===== LISTED RECORDS =====

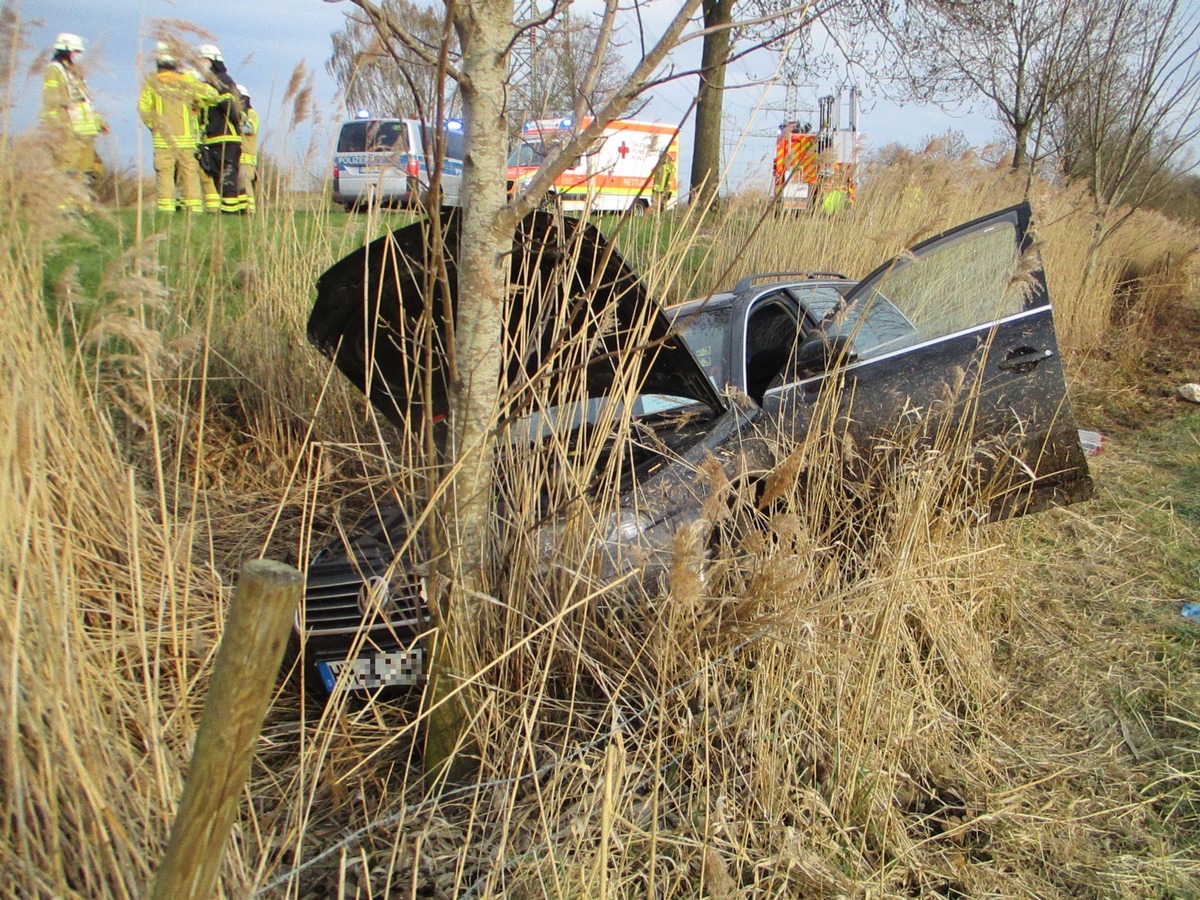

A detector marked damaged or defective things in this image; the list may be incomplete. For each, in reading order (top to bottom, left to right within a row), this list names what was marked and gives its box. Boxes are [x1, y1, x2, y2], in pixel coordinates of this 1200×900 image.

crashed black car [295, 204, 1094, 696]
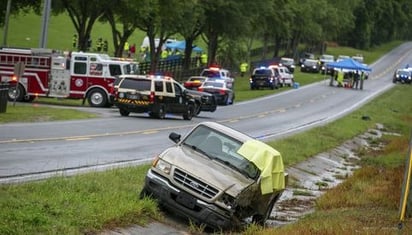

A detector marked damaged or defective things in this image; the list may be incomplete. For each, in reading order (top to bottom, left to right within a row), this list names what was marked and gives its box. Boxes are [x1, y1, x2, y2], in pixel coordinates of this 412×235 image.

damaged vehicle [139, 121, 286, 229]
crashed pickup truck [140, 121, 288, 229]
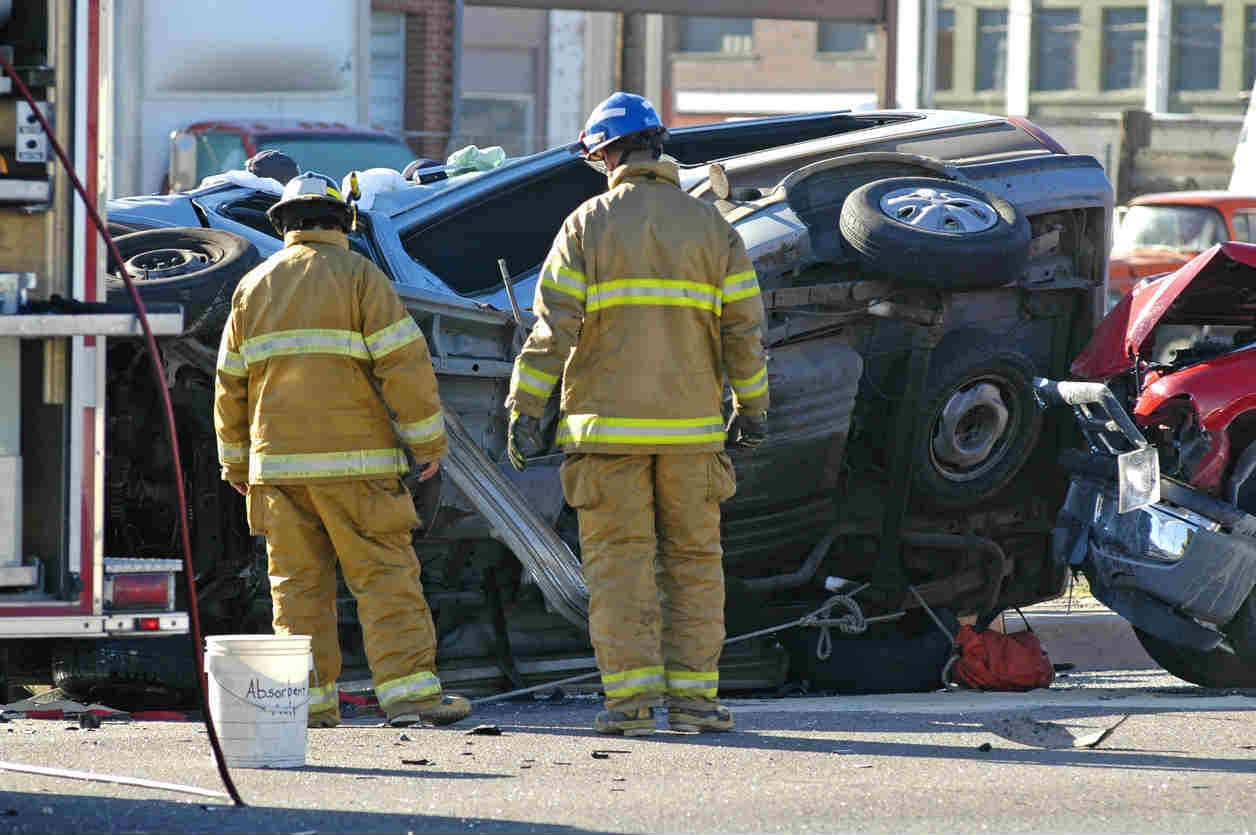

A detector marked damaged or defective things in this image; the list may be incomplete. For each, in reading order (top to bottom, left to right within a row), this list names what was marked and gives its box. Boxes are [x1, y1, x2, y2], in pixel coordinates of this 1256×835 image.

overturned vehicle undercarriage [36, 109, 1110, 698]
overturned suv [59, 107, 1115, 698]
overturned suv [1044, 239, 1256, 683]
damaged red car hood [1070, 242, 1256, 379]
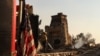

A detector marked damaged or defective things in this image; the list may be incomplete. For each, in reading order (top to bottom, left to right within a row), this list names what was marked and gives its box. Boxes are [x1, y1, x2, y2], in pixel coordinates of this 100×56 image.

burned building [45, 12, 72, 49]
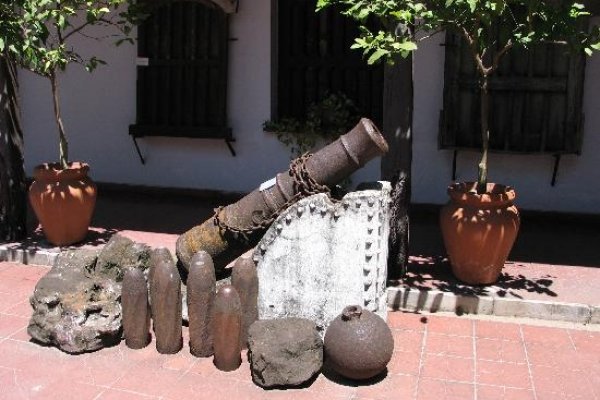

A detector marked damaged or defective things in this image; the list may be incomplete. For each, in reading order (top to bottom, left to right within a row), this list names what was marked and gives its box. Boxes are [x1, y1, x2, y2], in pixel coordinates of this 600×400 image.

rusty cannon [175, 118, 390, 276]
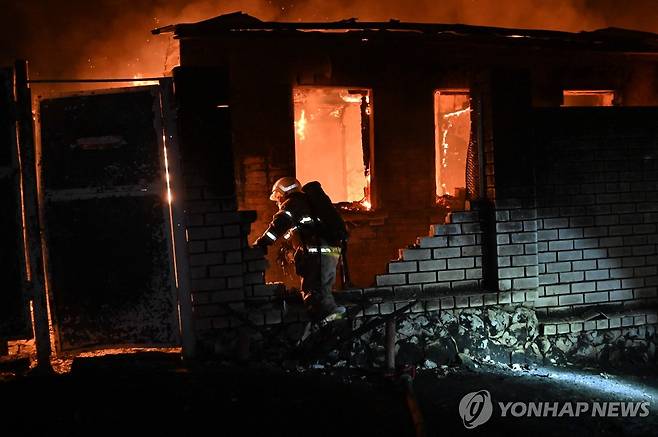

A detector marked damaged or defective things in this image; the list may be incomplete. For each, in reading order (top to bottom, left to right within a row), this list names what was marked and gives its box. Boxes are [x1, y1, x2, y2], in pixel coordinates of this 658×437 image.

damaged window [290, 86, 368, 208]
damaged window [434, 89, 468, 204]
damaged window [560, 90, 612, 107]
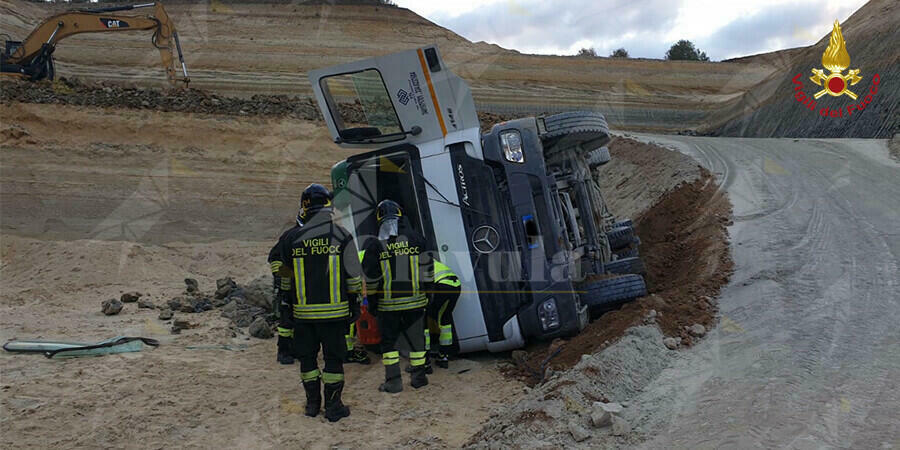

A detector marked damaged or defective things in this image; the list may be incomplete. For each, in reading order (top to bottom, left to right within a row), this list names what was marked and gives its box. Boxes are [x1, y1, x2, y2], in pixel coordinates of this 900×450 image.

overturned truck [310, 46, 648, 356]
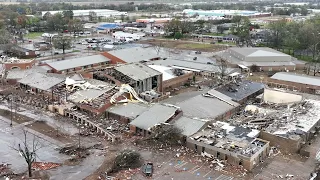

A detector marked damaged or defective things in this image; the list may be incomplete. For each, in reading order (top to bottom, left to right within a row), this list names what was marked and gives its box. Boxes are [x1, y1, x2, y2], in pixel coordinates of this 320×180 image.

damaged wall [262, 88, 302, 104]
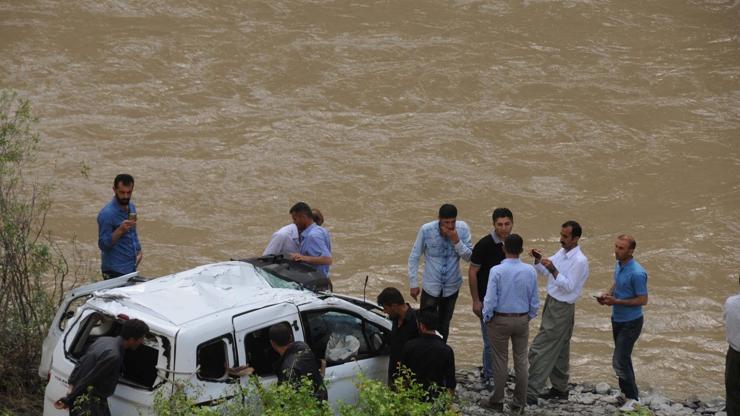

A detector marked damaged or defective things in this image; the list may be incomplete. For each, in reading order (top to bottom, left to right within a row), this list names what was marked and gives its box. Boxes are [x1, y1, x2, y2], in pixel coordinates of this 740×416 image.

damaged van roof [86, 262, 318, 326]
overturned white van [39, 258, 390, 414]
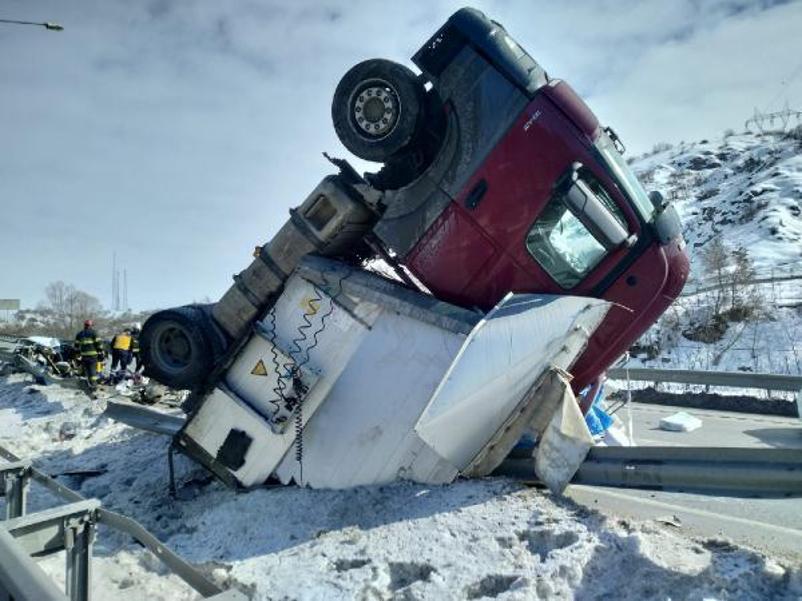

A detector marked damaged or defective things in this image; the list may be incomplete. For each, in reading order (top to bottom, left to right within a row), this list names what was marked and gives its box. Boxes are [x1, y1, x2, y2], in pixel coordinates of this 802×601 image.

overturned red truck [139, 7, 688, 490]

=====

- [WHAT THE TASK ASKS] In the lines above, swap each "detector" for "scanner" and leave everything else unchanged. Leave the pictures out of your answer.

- [WRITTEN ANSWER]
A scanner marked damaged or defective things in this image; the list may be incomplete. For each, in reading order (top to bottom, left to right within a row), this list names what was marked and gives its box. Boxes are [x1, y1, x2, y2], in pixel coordinates of this 1200×900 image.

crashed black car [295, 204, 1094, 696]

A scanner marked damaged or defective things in this image; the list may be incomplete. For each, in reading order (top to bottom, left to right within a row), this list names what was marked and gives its box. Boxes are [x1, y1, x2, y2], in pixel coordinates of this 412×235 image.

damaged vehicle [139, 121, 286, 229]
crashed pickup truck [140, 121, 288, 229]

A scanner marked damaged or defective things in this image; the list may be incomplete. For each, in reading order (top to bottom, left to right within a row), this list names what was marked and gives its box. Boxes are [x1, y1, x2, y2], in pixel coordinates of this 1256×835 image.

overturned vehicle undercarriage [36, 109, 1110, 698]
overturned suv [59, 107, 1115, 698]
overturned suv [1044, 239, 1256, 683]
damaged red car hood [1070, 242, 1256, 379]

A scanner marked damaged or defective things in this image; the list may be incomplete. For each, in reading order (top to bottom, left to right within a row), this list names what was marked and gives its box. Boxes are [x1, y1, x2, y2], in pixel coordinates of this 100×56 image.

burned building [45, 12, 72, 49]

A scanner marked damaged or defective things in this image; the list may be incomplete. For each, in reading order (top to bottom, left to right within a row), this list names what was marked and gives its box. Boxes are [x1, y1, x2, y2], in pixel coordinates of this 600×400 image.

rusty cannon [175, 118, 390, 276]

A scanner marked damaged or defective things in this image; the list may be incomplete. For each, in reading order (top to bottom, left to right within a row), this list names what was marked and gives its box. Boxes are [x1, y1, x2, y2], in pixel coordinates of this 658×437 image.

damaged window [290, 86, 368, 208]
damaged window [434, 89, 468, 204]
damaged window [560, 90, 612, 107]

A scanner marked damaged or defective things in this image; the list may be incomplete. For each, in reading order (top to bottom, left to right within a row), this list names what was marked and gives its box. Boxes are [x1, y1, x2, y2], in pixel coordinates of this 900×450 image.

overturned truck [310, 46, 648, 356]

A scanner marked damaged or defective things in this image; the list may be incomplete. For each, in reading order (top to bottom, left to right within a row), this list names what was marked and gives its box. Boxes are [x1, y1, x2, y2], in pixel coordinates of this 320×180 image.

damaged wall [262, 88, 302, 104]

A scanner marked damaged or defective things in this image; the list may be incomplete. For each, in reading order (top to bottom, left to right within a row), this list names what was marked and gives its box. Boxes are [x1, y1, x2, y2], in pixel coordinates of this 740×416 image.

damaged van roof [86, 262, 318, 326]
overturned white van [39, 258, 390, 414]

A scanner marked damaged or defective things in this image; the list may be incomplete. For each, in reading order (top to bottom, left to right within a row), this list names what was marked and gives its box. Boxes are [x1, y1, x2, y2], in pixel coordinates of this 802×601 image.

overturned red truck [139, 7, 688, 490]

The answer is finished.